Texte fourni:
:::::
A Monaco, il est difficile de mesurer avec précision l’impact réel de ces plateformes communautaires, apparues sur internet dans les années 2000. Mais la profession regarde volontiers ce qui se fait en France où elles sont dans le collimateur des pouvoirs publics après une décennie complète de liberté. La mairie de Paris milite ainsi activement pour une stricte régulation de la location entre particulier qui, selon elle, pénalise le secteur hôtelier, encourage la spéculation immobilière et vide certains quartiers de leurs habitants.
:::::
Consignes:
1. Recopiez le texte fourni de « A Monaco, il » à « de leurs habitants. », en remplaçant « Monaco » par « Nice ».
2. D'après le texte fourni, quels reproches la mairie de Paris adresse-t-elle à la location entre particuliers ?
:::::
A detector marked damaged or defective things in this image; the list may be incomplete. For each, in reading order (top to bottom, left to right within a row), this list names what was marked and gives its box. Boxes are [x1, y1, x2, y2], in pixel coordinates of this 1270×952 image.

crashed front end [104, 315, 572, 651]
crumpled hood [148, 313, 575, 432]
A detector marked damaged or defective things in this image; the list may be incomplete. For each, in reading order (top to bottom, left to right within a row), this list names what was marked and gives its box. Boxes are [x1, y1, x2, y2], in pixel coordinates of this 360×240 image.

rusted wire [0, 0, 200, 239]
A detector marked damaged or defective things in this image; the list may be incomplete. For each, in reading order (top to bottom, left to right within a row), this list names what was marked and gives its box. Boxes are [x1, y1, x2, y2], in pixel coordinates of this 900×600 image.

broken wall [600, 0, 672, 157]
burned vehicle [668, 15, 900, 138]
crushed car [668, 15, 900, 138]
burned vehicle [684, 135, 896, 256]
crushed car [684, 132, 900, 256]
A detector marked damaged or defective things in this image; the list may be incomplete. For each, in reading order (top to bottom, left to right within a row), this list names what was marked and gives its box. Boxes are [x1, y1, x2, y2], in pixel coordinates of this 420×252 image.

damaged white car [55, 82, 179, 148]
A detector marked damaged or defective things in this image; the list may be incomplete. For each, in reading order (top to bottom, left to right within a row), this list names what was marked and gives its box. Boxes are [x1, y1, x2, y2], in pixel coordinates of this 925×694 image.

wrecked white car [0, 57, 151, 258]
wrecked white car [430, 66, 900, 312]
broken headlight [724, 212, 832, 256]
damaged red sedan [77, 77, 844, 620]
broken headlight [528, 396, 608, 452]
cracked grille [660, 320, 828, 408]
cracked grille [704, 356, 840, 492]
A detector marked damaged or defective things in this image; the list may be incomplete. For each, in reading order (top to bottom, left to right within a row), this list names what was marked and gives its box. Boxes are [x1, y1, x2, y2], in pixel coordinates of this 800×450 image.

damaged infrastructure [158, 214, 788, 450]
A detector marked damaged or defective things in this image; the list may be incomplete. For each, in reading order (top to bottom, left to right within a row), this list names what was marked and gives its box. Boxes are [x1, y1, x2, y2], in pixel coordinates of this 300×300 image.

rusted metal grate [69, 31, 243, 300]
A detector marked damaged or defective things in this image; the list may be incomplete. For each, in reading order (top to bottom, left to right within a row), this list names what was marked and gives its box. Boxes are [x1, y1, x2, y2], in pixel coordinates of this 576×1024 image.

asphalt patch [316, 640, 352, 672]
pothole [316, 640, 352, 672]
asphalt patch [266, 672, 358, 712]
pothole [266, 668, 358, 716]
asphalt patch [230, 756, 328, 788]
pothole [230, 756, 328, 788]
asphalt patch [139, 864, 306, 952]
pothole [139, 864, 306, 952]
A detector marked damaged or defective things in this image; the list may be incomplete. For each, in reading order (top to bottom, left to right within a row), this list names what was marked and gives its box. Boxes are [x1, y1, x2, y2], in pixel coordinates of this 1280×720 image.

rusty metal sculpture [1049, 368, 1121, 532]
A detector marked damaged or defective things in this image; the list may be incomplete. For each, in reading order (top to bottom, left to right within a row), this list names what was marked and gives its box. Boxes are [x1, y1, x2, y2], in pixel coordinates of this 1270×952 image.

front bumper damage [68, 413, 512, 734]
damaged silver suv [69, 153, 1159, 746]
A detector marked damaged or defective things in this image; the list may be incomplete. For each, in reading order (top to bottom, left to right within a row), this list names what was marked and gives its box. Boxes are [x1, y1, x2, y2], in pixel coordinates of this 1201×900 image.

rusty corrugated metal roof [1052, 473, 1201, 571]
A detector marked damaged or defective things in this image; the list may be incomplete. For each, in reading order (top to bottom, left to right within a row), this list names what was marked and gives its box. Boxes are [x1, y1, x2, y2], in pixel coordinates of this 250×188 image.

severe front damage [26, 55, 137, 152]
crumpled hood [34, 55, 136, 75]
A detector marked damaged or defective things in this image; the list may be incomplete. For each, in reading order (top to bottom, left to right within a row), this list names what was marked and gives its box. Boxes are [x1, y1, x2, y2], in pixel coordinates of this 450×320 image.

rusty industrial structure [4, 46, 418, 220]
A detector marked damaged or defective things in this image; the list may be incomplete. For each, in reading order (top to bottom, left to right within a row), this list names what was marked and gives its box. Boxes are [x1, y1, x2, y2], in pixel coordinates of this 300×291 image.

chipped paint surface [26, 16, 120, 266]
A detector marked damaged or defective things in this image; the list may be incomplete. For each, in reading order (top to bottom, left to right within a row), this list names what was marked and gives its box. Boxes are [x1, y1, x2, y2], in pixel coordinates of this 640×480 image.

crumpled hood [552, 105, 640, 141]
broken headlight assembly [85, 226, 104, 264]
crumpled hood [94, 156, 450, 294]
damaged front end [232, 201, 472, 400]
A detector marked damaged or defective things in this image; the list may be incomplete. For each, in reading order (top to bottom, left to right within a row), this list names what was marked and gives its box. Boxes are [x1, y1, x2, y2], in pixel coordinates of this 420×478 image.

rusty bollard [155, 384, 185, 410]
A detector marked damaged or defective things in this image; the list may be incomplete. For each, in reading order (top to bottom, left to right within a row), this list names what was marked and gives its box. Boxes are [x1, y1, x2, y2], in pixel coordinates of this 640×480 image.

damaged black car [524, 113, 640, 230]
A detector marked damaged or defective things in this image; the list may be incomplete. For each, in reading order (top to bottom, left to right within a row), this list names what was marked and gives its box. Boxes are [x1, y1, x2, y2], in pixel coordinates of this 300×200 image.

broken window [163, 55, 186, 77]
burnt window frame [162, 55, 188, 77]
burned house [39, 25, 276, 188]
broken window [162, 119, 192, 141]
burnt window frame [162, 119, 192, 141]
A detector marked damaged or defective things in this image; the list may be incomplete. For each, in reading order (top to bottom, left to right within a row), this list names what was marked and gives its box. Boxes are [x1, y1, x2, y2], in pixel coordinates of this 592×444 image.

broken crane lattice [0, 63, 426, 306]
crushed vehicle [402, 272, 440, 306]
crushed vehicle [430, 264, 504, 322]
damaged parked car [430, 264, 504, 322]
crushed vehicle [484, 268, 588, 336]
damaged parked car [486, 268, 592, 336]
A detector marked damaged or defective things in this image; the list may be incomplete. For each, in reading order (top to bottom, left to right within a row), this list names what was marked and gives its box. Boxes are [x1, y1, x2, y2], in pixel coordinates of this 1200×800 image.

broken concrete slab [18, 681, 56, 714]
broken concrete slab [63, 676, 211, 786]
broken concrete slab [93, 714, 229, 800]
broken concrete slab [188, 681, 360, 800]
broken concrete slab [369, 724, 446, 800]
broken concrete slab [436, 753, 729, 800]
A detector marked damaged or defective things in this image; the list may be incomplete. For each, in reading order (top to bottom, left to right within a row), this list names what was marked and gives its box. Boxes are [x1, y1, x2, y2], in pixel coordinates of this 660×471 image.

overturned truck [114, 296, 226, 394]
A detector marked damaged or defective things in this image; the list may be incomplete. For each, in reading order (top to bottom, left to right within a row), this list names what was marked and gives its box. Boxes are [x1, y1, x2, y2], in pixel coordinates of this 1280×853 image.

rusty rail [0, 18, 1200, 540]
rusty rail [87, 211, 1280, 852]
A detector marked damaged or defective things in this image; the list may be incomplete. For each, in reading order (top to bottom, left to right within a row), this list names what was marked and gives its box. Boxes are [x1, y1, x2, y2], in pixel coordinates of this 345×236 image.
:::::
Corrigé:
1.
A Nice, il est difficile de mesurer avec précision l’impact réel de ces plateformes communautaires, apparues sur internet dans les années 2000. Mais la profession regarde volontiers ce qui se fait en France où elles sont dans le collimateur des pouvoirs publics après une décennie complète de liberté. La mairie de Paris milite ainsi activement pour une stricte régulation de la location entre particulier qui, selon elle, pénalise le secteur hôtelier, encourage la spéculation immobilière et vide certains quartiers de leurs habitants.

2. Elle pénalise le secteur hôtelier, encourage la spéculation immobilière et vide certains quartiers de leurs habitants.